Tuesday, January 17, 2006

OK....

In no way am I saying that all hurt natual mothers that have responded to me are bitter bitter woman. I apreciate the responces from those mothers that share that. I understand and hate what the system has done to so many people... including me as a child from a very closed adoption, my natural mother that was forced into placing me. I understand and support those feelings. What I am referring to is the women who hate me and hate what I'm saying. I'm not the enemy!!
I want to make positive change.
Do these woman really think there can just be NO adoption? And if they do when do they think thats going to happen? Until then should we not try and make it as good as possible for these children? I mean really should we not try and do the best we can for the children that are being placed. I know there are people who are forced into adoption...this is not good, I do not support that. But for those women who have made me the enemy its as if they don't believe that anyone could actually choose adoption on their own. Some people are not in a place to raise a child and do want better! Yes there are people like that out there. It is for those people I speak. I don't want to take children from peole who don't want to place their children. I don't want to make single parents feel bad, I'm a single parent. I am just trying to make the situation as good as I can see it when the option is choosen.

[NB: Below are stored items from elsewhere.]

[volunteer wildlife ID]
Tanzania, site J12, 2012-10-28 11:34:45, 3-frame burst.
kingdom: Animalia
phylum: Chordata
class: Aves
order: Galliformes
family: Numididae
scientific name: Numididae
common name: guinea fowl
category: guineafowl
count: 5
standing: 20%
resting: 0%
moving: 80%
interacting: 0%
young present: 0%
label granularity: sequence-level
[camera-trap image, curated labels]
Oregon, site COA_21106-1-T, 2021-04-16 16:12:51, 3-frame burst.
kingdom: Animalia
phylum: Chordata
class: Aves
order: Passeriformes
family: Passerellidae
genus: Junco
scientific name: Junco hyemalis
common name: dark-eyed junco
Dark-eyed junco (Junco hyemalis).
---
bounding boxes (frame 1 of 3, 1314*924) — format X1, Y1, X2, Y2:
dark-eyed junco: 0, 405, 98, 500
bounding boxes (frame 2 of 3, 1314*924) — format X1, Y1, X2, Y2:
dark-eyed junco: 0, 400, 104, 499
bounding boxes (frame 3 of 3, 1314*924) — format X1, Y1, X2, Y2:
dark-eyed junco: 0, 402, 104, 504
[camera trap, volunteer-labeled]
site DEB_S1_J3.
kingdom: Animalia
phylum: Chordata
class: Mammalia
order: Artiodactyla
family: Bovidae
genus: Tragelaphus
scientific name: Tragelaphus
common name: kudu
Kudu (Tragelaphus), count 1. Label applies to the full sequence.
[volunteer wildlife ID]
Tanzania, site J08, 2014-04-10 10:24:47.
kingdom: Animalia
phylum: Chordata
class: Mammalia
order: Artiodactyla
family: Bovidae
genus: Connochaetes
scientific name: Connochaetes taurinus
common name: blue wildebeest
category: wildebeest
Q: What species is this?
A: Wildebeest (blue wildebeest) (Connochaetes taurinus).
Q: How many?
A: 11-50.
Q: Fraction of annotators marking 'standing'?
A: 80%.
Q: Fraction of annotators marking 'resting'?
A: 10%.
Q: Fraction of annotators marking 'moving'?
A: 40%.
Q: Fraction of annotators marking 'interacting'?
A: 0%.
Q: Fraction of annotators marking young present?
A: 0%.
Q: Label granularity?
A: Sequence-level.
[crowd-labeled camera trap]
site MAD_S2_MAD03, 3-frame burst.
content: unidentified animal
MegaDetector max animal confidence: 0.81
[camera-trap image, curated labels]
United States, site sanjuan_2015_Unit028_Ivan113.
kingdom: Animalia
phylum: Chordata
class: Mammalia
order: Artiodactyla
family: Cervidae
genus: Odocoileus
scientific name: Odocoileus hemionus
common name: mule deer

Yes I agree adoption can be confusing for a child but when the family is both adoptive and natural the childs whole life it is just part of life. Divorce is confusing for children, when you have open loving relationships children will grow to understand. It's confusing when a child is left in the dark then finds out something new, when they know this their whole life it is the life they know and they aren't that confused off of it.

I never said Love= Adoption I said that Love is the answer of making it a better system than it is today. Eliminating Selfish, Greedy, Jealous feeling and doing nothing but LOVE this is what makes it work.

Where did I say Love=Adoption???

I don't get this do people only read like 2 words per page? I'm adopted I know how hard and damaging it is to be a child from a closed adoption, with adoptive parents that wouldn't talk about it, with adoptive parents that are completly oposite from me in EVERY way. The whole purpose of this is not to talk people into adoption but to share with people why it needs to change, I know because I lived it.

1 comment:

Unknown said...

Thanks for seeing through everything. You have a point and I've thought about it for a little bit and I'm thinking that those people who are jumping all over me are not going to have any part of adoption no matter what I say. The people I need to touch are the future members of this adoption triad. We need to make their experience better. I can't change what people have done in the past to these people. I hate it, it makes me very sad (my natural mother is one of these people) But I can hope to touch people who are going to adopt in the future so that they see how important it is that the natural mother has a part in the childs life ALWAYS. In one way or another. I feel very positive about what I'm doing and I can't change the world. There are lots of parts of the adoption past and present I want to change, but my focus can only be one thing at a time and for right now I want natural families and adoptive families to learn to love one another to make it the best for that child. I can't make everyone happy!